*** Block opens ***
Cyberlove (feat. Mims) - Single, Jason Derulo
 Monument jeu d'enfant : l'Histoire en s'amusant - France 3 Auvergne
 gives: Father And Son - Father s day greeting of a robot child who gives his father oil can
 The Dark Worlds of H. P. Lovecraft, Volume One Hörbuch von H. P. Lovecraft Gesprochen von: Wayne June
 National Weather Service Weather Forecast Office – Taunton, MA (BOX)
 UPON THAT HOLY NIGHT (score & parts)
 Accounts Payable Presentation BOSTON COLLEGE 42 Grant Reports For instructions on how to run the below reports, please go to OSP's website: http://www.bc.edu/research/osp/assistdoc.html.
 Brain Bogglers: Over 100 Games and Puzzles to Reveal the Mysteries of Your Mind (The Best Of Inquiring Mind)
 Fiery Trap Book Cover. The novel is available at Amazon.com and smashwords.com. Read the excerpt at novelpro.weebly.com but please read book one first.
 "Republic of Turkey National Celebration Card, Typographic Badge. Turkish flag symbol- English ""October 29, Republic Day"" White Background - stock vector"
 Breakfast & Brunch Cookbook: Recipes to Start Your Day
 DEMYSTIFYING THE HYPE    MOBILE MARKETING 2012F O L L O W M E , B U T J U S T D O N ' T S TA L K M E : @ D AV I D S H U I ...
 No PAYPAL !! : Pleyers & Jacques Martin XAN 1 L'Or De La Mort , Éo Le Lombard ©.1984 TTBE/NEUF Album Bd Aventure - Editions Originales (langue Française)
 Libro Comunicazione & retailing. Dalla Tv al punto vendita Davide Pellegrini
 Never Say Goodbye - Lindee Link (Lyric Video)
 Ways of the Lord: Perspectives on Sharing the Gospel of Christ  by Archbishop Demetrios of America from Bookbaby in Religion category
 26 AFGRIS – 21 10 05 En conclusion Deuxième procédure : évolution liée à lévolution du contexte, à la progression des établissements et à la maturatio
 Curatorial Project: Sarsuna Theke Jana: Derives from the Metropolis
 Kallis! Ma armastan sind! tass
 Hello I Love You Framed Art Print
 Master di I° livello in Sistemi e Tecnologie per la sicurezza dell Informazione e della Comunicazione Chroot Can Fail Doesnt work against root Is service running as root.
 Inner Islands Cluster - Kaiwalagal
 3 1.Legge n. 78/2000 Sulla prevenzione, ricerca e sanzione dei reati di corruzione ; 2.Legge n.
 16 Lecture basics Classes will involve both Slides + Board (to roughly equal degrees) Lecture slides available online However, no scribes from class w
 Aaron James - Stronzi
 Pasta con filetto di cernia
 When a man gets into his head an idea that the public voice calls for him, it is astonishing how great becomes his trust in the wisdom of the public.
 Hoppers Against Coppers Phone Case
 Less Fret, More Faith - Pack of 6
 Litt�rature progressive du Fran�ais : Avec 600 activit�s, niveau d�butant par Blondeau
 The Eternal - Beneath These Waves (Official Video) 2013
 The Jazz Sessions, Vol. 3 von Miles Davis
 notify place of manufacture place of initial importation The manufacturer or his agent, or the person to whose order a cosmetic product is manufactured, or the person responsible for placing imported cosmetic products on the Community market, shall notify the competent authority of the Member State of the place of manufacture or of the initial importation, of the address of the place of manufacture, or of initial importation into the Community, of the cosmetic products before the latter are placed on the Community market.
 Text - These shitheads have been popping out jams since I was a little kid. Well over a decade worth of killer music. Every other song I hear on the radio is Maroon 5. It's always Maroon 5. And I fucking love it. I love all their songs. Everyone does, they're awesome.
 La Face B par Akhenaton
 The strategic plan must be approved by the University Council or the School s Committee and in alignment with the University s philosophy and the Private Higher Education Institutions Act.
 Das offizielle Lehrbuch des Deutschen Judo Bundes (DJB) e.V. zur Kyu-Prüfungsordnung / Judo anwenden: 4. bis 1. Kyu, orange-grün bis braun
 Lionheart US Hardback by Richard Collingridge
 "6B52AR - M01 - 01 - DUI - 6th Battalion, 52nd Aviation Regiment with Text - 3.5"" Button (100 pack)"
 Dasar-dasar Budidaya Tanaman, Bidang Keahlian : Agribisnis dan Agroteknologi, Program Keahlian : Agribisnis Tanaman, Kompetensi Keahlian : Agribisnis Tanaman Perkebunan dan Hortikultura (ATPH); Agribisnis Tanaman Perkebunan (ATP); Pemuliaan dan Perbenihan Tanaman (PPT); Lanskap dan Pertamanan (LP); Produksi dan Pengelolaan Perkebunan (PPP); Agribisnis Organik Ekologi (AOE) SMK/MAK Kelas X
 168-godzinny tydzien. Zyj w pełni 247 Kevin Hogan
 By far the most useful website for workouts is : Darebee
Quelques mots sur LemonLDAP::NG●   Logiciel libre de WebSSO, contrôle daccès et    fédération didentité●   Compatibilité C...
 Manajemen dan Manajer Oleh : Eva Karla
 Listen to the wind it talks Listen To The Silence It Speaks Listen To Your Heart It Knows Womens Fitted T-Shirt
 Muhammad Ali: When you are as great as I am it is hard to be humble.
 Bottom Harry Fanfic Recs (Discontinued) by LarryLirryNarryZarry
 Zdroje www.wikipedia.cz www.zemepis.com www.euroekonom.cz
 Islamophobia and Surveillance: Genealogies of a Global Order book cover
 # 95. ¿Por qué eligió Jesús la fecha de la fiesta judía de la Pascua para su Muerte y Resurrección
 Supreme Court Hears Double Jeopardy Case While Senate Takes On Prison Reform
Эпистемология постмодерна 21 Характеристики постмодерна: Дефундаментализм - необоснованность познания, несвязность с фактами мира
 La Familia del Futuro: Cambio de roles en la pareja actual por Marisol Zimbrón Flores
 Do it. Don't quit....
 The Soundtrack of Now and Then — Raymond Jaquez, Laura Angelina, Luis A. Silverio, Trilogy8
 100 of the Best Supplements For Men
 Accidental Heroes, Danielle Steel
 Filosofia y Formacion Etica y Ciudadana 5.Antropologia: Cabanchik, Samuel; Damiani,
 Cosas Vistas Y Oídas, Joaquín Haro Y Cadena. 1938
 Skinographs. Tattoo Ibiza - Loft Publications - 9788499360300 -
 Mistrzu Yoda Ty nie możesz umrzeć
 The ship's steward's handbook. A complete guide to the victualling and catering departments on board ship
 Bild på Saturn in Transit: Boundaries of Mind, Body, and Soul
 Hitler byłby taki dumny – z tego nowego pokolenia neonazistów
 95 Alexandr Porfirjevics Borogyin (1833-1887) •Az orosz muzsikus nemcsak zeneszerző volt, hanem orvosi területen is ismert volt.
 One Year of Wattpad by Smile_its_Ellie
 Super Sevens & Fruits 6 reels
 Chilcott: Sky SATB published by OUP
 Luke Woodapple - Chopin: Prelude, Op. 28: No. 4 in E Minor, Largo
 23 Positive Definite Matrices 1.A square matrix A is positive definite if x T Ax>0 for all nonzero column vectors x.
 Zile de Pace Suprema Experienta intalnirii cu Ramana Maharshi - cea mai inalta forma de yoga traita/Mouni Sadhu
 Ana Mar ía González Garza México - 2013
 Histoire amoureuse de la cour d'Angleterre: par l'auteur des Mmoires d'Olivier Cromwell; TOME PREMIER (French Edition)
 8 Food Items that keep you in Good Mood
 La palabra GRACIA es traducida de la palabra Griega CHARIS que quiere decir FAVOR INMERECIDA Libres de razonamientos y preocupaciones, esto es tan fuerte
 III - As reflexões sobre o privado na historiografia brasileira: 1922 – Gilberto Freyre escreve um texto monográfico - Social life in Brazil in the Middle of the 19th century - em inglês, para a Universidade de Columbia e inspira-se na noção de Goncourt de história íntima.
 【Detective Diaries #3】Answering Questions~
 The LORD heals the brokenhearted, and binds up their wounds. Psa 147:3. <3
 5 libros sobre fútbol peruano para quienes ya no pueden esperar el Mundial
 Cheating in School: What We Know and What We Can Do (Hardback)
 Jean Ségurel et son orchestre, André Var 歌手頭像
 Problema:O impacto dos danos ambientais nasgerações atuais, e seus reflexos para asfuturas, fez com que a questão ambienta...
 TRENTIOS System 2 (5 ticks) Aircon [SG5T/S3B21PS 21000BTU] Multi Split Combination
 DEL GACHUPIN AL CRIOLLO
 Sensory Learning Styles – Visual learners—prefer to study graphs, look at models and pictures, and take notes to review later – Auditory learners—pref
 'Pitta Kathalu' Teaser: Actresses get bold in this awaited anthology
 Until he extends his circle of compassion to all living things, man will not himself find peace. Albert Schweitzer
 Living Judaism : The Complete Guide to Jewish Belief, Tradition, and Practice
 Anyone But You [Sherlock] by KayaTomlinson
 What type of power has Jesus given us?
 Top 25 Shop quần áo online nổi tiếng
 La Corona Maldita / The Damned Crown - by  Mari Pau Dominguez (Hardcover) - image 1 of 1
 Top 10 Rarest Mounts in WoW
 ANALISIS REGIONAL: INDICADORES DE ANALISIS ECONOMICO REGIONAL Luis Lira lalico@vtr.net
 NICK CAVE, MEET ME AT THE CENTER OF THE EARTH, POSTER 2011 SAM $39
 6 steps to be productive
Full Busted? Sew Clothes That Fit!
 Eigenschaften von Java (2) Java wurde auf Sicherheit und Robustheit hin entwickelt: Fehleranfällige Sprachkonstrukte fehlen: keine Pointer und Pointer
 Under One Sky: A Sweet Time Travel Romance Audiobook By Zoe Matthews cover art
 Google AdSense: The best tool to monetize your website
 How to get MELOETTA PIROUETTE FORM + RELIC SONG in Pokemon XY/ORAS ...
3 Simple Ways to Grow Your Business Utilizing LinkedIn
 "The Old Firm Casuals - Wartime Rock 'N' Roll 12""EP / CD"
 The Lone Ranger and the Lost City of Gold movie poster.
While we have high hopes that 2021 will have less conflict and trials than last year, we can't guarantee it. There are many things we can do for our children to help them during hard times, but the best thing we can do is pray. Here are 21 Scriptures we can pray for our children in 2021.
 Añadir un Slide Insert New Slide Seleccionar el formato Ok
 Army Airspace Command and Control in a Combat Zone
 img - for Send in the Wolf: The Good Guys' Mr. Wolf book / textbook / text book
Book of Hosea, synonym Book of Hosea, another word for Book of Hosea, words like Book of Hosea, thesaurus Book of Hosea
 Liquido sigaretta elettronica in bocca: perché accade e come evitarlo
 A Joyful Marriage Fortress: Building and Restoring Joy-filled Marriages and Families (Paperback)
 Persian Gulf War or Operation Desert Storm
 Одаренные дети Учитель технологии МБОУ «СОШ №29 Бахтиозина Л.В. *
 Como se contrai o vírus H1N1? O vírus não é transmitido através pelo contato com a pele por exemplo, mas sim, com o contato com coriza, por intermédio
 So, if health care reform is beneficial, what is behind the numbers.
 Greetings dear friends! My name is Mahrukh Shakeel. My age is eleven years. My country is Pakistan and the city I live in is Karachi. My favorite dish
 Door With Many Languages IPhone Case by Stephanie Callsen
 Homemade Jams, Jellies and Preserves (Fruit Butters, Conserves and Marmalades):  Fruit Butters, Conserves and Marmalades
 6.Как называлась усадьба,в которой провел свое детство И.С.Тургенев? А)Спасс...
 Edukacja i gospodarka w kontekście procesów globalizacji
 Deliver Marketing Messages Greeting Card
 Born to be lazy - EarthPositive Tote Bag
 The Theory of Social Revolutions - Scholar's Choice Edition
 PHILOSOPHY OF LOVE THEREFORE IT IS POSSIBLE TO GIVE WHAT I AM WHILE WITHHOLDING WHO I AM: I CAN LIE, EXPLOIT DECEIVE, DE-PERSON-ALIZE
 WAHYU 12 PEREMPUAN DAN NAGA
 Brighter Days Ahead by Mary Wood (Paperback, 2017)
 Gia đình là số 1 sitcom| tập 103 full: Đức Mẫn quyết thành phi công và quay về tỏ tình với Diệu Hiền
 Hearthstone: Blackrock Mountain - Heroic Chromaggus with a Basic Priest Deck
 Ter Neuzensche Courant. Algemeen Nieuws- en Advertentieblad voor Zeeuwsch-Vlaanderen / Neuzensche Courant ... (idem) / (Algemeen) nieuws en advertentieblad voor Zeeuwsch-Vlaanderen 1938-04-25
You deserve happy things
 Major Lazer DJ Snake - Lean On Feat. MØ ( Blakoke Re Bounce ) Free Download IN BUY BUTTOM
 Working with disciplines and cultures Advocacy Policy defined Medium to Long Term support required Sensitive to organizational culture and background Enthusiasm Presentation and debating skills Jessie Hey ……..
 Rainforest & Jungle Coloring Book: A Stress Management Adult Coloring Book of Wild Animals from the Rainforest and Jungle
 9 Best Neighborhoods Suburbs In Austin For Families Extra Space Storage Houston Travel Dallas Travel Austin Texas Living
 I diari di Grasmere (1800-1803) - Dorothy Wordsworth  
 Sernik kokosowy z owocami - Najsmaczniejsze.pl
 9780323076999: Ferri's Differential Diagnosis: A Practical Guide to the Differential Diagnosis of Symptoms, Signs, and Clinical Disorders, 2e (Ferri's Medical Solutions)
*** Block closes ***
• **HOW TO COMPLETE THIS TASK**: The range runs from the line above containing "Text - These" to the line containing "Эпистемология постмодерна 21", inclusive. Restate those lines word for word and no others.

• **ANSWER TO THIS PROBLEM**:
 Text - These shitheads have been popping out jams since I was a little kid. Well over a decade worth of killer music. Every other song I hear on the radio is Maroon 5. It's always Maroon 5. And I fucking love it. I love all their songs. Everyone does, they're awesome.
 La Face B par Akhenaton
 The strategic plan must be approved by the University Council or the School s Committee and in alignment with the University s philosophy and the Private Higher Education Institutions Act.
 Das offizielle Lehrbuch des Deutschen Judo Bundes (DJB) e.V. zur Kyu-Prüfungsordnung / Judo anwenden: 4. bis 1. Kyu, orange-grün bis braun
 Lionheart US Hardback by Richard Collingridge
 "6B52AR - M01 - 01 - DUI - 6th Battalion, 52nd Aviation Regiment with Text - 3.5"" Button (100 pack)"
 Dasar-dasar Budidaya Tanaman, Bidang Keahlian : Agribisnis dan Agroteknologi, Program Keahlian : Agribisnis Tanaman, Kompetensi Keahlian : Agribisnis Tanaman Perkebunan dan Hortikultura (ATPH); Agribisnis Tanaman Perkebunan (ATP); Pemuliaan dan Perbenihan Tanaman (PPT); Lanskap dan Pertamanan (LP); Produksi dan Pengelolaan Perkebunan (PPP); Agribisnis Organik Ekologi (AOE) SMK/MAK Kelas X
 168-godzinny tydzien. Zyj w pełni 247 Kevin Hogan
 By far the most useful website for workouts is : Darebee
Quelques mots sur LemonLDAP::NG●   Logiciel libre de WebSSO, contrôle daccès et    fédération didentité●   Compatibilité C...
 Manajemen dan Manajer Oleh : Eva Karla
 Listen to the wind it talks Listen To The Silence It Speaks Listen To Your Heart It Knows Womens Fitted T-Shirt
 Muhammad Ali: When you are as great as I am it is hard to be humble.
 Bottom Harry Fanfic Recs (Discontinued) by LarryLirryNarryZarry
 Zdroje www.wikipedia.cz www.zemepis.com www.euroekonom.cz
 Islamophobia and Surveillance: Genealogies of a Global Order book cover
 # 95. ¿Por qué eligió Jesús la fecha de la fiesta judía de la Pascua para su Muerte y Resurrección
 Supreme Court Hears Double Jeopardy Case While Senate Takes On Prison Reform
Эпистемология постмодерна 21 Характеристики постмодерна: Дефундаментализм - необоснованность познания, несвязность с фактами мира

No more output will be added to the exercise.